>> Start Text shown
Elegant Metro headquarters, whose lobby decor cost more than the average rider's annual salary.; Credit: Michael Linder

But chasing that 70 cents is underway in earnest, according to lopsided data released by Metro to L.A. Weekly under a Public Records Act request. In 2013, 89,535 citations were issued as L.A. County Sheriff’s deputies and Metro security forces got much more aggressive, papering wayward riders with 35.5 percent more citations than in 2012.

Transit rights activist Tekoah Flory claims Sheriff's deputies are far more aggressive in challenging poor, black and brown riders than white riders. Black male riders are six times more likely to be cited for fare evasion, she says. Her group's study of 136,000 citations issued to youth indicates 26 percent were black and some 30 percent Latino.

Transit activist Tekoah Flory.; Credit: Michael Linder

Transit activist Tekoah Flory.; Credit: Michael Linder

The Metro data released to the Weekly shows a huge concentration in citations among 19-to-29 year-olds, with $75 tickets issued three times more often to males than females. The most-fined riders are those unfortunates riding the Blue or Red line. 

Metro’s studies of select light-rail stations where latching turnstiles were installed in recent years show that the number of people who pass through the locked stations fell, while revenues increased.

Then in July, a Los Angeles Times report revealed a very large gap between Metro's widely-touted ridership estimates and the number of tickets Metro is actually selling. The gap suggests not only fare evasion but possibly widespread accidental failure by riders to properly swipe their TAP card, perhaps some malfunctioning equipment  — perhaps even some ridership estimate quirks.

But Metro is highly critical of the Times' eyebrow-raising article, saying the newspaper merely applied simple arithmetic to outdated passenger stats, and that Metro had warned the paper that the data was flawed and no longer in use.

The truth is, Metro is in the dark. 

“We know it occurs, but we don’t have a good method for determining how widespread the problem is,” says Gonzales of the fare-evasion crowd, “and it’s impossible to employ the number of personnel required to eliminate 100 percent of fare evasion.”

“Stations are not designed to keep people out,” says Gonzales, “they’re designed to get people through the system.”

Among other citation-issuing techniques, security personnel use smart phones to check a rider's TAP card for its payment history. Not enough cash on the card to have paid for the ride? A citation ensues.

According to activist Flory, kids who don't know their constitutional rights too easily give in to deputies’ cheerful requests for a pat-down. Yet a marker stuck in someone’s pants pocket may lead to vandalism accusations – and lighters or other objects may boost a $75 fine to $250, she says.

Veterans, meanwhile, though entitled to disabled-rider fees, are sometimes ticketed for not carrying a Veterans Administration photo ID. But it can take the federal agency months to issue that ID.

Citations may be contested before a clerk at Metro Transit Court in the agency’s gleaming Gateway Plaza headquarters.

Fare jumpers who qualify can get their $75 ticket reduced to $60 by watching a video and passing a three-part test at Metro’s Traffic School.

It hardly seems worth the $15 rebate, but for many among the poor and working-class, that's a decent chunk of money.
>> End Text shown
The task: According to the article on Los Angeles Metro fare evasion, how many citations were issued in 2013?
>> Start Data section
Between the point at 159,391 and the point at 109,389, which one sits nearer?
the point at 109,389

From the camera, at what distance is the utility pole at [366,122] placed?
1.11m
>> End Data section
Right answer: 89,535 citations were issued in 2013.